EXERCISES TO COMPLETE:
**1.** In the article about Seagate's export-control penalty, how much did the two Seagate subsidiaries agree to pay?
**2.** Write what comes next in the article about Seagate's export-control penalty, picking up after its final sentence.

PASSAGE:

□ □ □ □ □ □ □

The penalty comes after
a group of Senate Republicans in 2021 alleged the data-storage equipment
provider continued to sell hard drives to Huawei despite national-security
restrictions
By Dylan Tokar
Updated April 19, 2023 7:38 pm ET
Seagate continued to sell hard drives to Huawei despite tightened export controls imposed on Huawei in 2020, the Commerce Department said. Photo: Justin Sullivan/Getty Images
Two subsidiaries of Seagate Technology Holdings PLC
have agreed to pay $300 million for violating export restrictions placed on
Huawei Technologies Co. over fears the Chinese telecommunications company poses
a threat to U.S. national security.
The Dublin-based data-storage
equipment provider continued to sell hard drives to Huawei despite tightened
export controls imposed on the Chinese firm in 2020, the U.S. Commerce
Department said Wednesday. U.S. officials for years have voiced
concerns that Huawei’s equipment could be used to spy on Americans.
The fine is the largest stand-alone administrative penalty ever
imposed by the Commerce Department’s Bureau of Industry and Security, according
to the agency, which administers and enforces U.S. export controls.
Seagate in
a statement on Wednesday acknowledged the agreement, saying it had agreed to
admit to the Commerce bureau’s allegations partly in an effort to put the
matter behind it and to focus on its current business challenges and long-term
strategy.
“While we believed we
complied with all relevant export control laws at the time we made the hard
disk drive sales at issue, we determined that engaging with BIS and settling
this matter was the best course of action,” Dave Mosley, Seagate’s chief
executive officer, said in the statement.
The national-security concerns around
Huawei, which the company has long denied, prompted the Commerce Department
under President Donald
Trump to place the Chinese company on the agency’s so-called “entity
list.” The designation blocks
companies from supplying U.S.-origin technology to Huawei without a
license.

□ □ □ □ □ □ □

INFORMATION SHOWN:
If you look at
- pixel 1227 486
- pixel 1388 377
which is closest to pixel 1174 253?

□ □ □ □ □ □ □

ANSWER LIST:
**1.** $300 million.

**2.**
The U.S. has since ratcheted up the
restrictions on Huawei. In 2020, the Commerce Department imposed
regulations that blocked the sale to Huawei of items produced abroad
using U.S.-origin technology or software.
It was those restrictions that Seagate
violated, according to the Commerce Department, when the company publicly
announced in September 2020 that it would continue to do business with Huawei.
The company at the time told investors it
didn’t believe it needed a license to continue selling to Huawei. It later
entered a three-year cooperation agreement with the Chinese company, making it
Huawei’s sole provider of hard disk drives.
“I don’t see any particular restriction for
us in terms of being able to continue to ship to Huawei or any other customers
in China,” Gianluca Romano, Seagate’s chief financial officer, said in
September 2020.
A group of Senate Republicans in 2021 released
a report alleging that Seagate had violated U.S. export controls and
called for the Commerce Department to better enforce its restrictions on
Huawei.
The Commerce Department on Wednesday said
that Seagate subsidiaries in California and Singapore ultimately provided more
than 7.4 million hard disk drives to Huawei entities in violation of the 2020
export rules. The hard disk drives were valued at about $1.1 billion, the
agency said.
The administrative order issued by the
Commerce Department places Seagate’s handling of U.S. technology under
increased scrutiny, including by requiring it to conduct a series of multiyear
audits.
The audits, which will take place in three
stages and involve an independent third-party consultant, will focus on
Seagate’s export controls compliance program, the Commerce Department said.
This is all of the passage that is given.